Re: Strassmann's Anonymous Remailers Paper

A few observations on Paul Strassman's response to John R. Levine; I've rearranged it a bit for clarity, edited out a handful of lines, and whittled down the CCs. At 4:01 PM 2/28/96, Paul A. Strassmann wrote: John R. Levine:
It's been possible for at least a century to mail letters with no return address. It's equally possible to use post office boxes and mail drops, or even a chain of mail drops, to have two-way exchanges of messages between people who don't know each other's identities.
As far as I can tell, the existence of anonymous postal mail hasn't caused any great trouble over the past century. Can you explain why the appearance of similar facilities for on-line mail presents a greater problem?
Paul Strassmann:
Since the idea that Internet remailers are not much different than anonymous letters sent by mail is an often repeated theme, it warrants a comment:
1. Your statement that anonymous post mail hasn't caused any "great trouble" over the past century does not stand up well. I have not done a statistical sampling of incidents, but I wish to note that all my exposures (personal and otherwise) to anonymous post have been associated with extortion, spreading of unwarranted rumors and unsubstantiated accusations. Most ransom notes in kidnapping cases have been conveyed by this means.
Obviously, kidnapping and extortion demands sent anonymously through the post would attract far more attention than innocuous uses would--as did the recent incident in which someone donated (by anonymous mail) a million-dollar McDonald's sweepstakes ticket to a children's hospital. I daresay that for every such criminal instance you could cite, there are hundreds or even thousands of instances of completely benign "secret santas" and anonymous valentines from teenage "secret admirers," for example--which would hardly bear out your claim that
In civilized society the receipt of anonymous post has been always associated with unacceptable social behavior. That reputation persists.
Valentines and gifts sent anonymously will no doubt strike some people as trivial in the face of "information warfare" and other such gothic notions, and perhaps they are; but I can only wonder what exactly these valiant strategists think they're protecting and from whom they're protecting it.
2. Your assertion that one can be equally anonymous by post as with e-mail does not stand up.
First, anonymous mail is likely to carry stamp cancellation marks, which provides an important clue as to the origin of the message.
Second, criminal forensic techniques have been used very successfully in tracing identifying marks, such as typewriter characteristics, Xerox copy drum defects and other tricks such as genetic identifications of saliva remnants left from licking a stamp or sealing the envelope. There are many others. Anonymous e-mail does not convey such clues.
Third, anonymous mail operates on a totally different scale and with a different technology than post. The fact that automobiles were originally called "horseless carriages" does not make them possess the attributes of horse-carriages. When technology scales up from thousands to hundred millions, the potential consequences are not subject to simple extrapolation.

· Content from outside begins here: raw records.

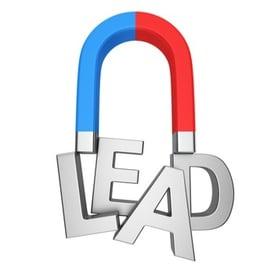lead-magnet.jpg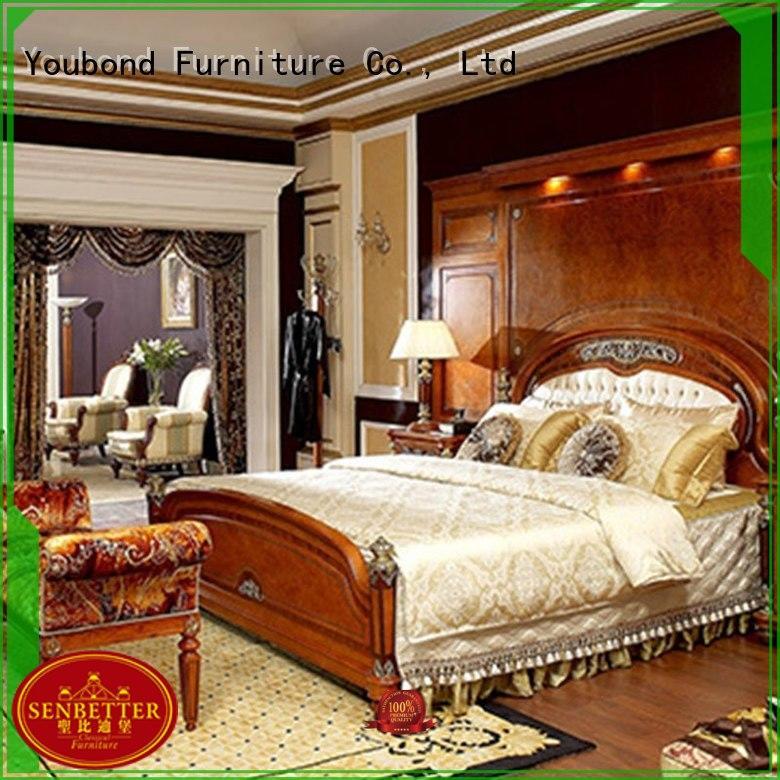solid wood bedroom furniture dresser for sale Senbetter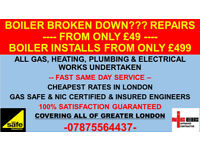 CHEAP Gas Safe Heating Engineer Plumbing Boiler Installation Breakdown Repair London Service Certifi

By the same token, the fact that law enforcement agencies have, over the last two centuries, developed the forms of forensic analysis you mention doesn't mean that these techniques are a god-given right whose shortcomings in the face of new technologies need to be compensated for. These techniques are, as you point out, contingent on the traits peculiar to the objects being examined. Postal mail consists of integral physical objects which can bear these kinds of traces; email does not. Nor does shouting--yet I've never heard anyone suggest that fans at a football game should preface what they yell with their name and their address, or that their failure to do so constitutes a threat to national security.
3. Anonymous remailers have been conduits for misconduct ranging from "spamming" - e.g. launching thousands of messages to saturate server capacity - to massive distribution of "sniffers" that make a number of software-based fire-walls inoperative.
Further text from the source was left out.